- _PASSAGE DONNÉ_
Au programme affirmatif des réformes qu’on se propose d’accomplir, a été adjoint un contre-programme, négatif, des mesures que le gouvernement se fera un devoir de repousser, telles que la séparation des églises et de l’État, la révision de la constitution, l’impôt sur le revenu et autres soi-disant progrès qui constituent la plate-forme du radicalisme. M. Goblet n’aura donc pas besoin, comme il en avait manifesté l’intention, de poser sur les points qui précèdent des questions insidieuses au ministère, afin de le faire sortir « des déclarations vagues et ambiguës ». Le ministère prend les devans.

Il se déclare opposé à l’amnistie, qui ne serait qu’un encouragement aux fauteurs de désordre, et répond ainsi par avance à l’interpellation que MM. Millerand et Basly ont l’intention de lui adresser sur son attitude pendant cette longue et triste grève du Pas-de-Calais qui vient de finir. Quant à la loi sur les associations, celle que M. Dupuy présentera sera, — nous voulons le croire, — Tout le contraire du projet déposé en 1892 par le cabinet Freycinet, dont le principal mérite consistait, suivant le mot d’un ancien député de Paris, « à tordre le cou aux congrégations religieuses sans en prononcer le nom ».

- _DONNÉES ENREGISTRÉES_
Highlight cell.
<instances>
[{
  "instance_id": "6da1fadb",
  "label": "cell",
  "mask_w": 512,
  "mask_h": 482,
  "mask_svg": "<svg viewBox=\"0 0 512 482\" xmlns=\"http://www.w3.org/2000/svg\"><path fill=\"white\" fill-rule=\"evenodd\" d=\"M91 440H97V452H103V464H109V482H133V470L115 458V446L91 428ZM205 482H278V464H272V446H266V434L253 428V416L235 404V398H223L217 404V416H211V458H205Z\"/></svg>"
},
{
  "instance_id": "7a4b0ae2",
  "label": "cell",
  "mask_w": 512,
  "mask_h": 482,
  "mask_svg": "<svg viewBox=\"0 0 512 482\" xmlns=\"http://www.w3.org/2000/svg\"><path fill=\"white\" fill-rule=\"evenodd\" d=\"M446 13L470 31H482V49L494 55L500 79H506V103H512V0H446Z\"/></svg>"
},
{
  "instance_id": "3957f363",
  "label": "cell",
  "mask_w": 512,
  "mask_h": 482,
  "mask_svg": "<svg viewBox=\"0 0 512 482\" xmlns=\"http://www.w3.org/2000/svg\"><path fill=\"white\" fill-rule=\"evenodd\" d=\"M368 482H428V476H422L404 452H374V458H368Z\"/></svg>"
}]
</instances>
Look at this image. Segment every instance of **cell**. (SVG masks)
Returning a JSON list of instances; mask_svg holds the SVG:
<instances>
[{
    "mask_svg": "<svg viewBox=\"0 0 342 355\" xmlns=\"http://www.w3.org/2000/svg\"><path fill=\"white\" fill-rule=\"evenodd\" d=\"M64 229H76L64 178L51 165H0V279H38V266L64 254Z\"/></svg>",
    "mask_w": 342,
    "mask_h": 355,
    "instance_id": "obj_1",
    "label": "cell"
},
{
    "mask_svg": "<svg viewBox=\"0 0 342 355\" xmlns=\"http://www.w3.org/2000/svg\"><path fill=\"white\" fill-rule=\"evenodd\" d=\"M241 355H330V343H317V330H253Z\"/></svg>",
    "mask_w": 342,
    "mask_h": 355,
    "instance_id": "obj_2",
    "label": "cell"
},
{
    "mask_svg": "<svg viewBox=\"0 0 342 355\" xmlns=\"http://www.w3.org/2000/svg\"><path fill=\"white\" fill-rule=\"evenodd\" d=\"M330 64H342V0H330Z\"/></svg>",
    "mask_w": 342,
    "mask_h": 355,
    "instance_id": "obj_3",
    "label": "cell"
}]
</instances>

- _CONSIGNE ÉCRITE 1_
Reproduisez le passage sur le programme du ministère, en commençant aux mots qui contiennent « Au programme affirmatif » et en vous arrêtant après « prend les devans. ».
- _CONSIGNE ÉCRITE 2_
Rédigez la suite du passage sur le programme du ministère Dupuy, à partir de sa dernière phrase.
Ce matériel n'a aucun rapport avec le passage.

- _RÉPONSE ÉCRITE 1_
Au programme affirmatif des réformes qu’on se propose d’accomplir, a été adjoint un contre-programme, négatif, des mesures que le gouvernement se fera un devoir de repousser, telles que la séparation des églises et de l’État, la révision de la constitution, l’impôt sur le revenu et autres soi-disant progrès qui constituent la plate-forme du radicalisme. M. Goblet n’aura donc pas besoin, comme il en avait manifesté l’intention, de poser sur les points qui précèdent des questions insidieuses au ministère, afin de le faire sortir « des déclarations vagues et ambiguës ». Le ministère prend les devans.

- _RÉPONSE ÉCRITE 2_
Bref, le nouveau ministère Dupuy, bien que composé des mêmes personnes, ne ressemble en rien à l’ancien ministère Dupuy, où l’on comptait, en dehors des ministres de la guerre et de la marine, trois modérés et cinq radicaux. Ce sont bien, si l’on veut, les mêmes noms ; une partie de ceux qui les portent ont dépouillé le vieil homme ; ils ont reçu le saint-esprit électoral qui a soufflé sur leurs convictions anciennes, dont il n’est plus rien demeuré. Par exemple, ce n’est pas dans le cabinet nouveau que l’on rencontrerait un ministre des finances comme M. Peytral, donnant brusquement sa démission en juillet, pour marquer qu’il réprouvait la conduite énergique du préfet de police, M. Lozé, vis-à-vis de l’émeute. Au contraire, le nouveau M. Peytral s’associe de tout cœur à la compensation que l’on accorde à ce fonctionnaire, dont on reconnaît les qualités de diplomate en le nommant ambassadeur à Vienne.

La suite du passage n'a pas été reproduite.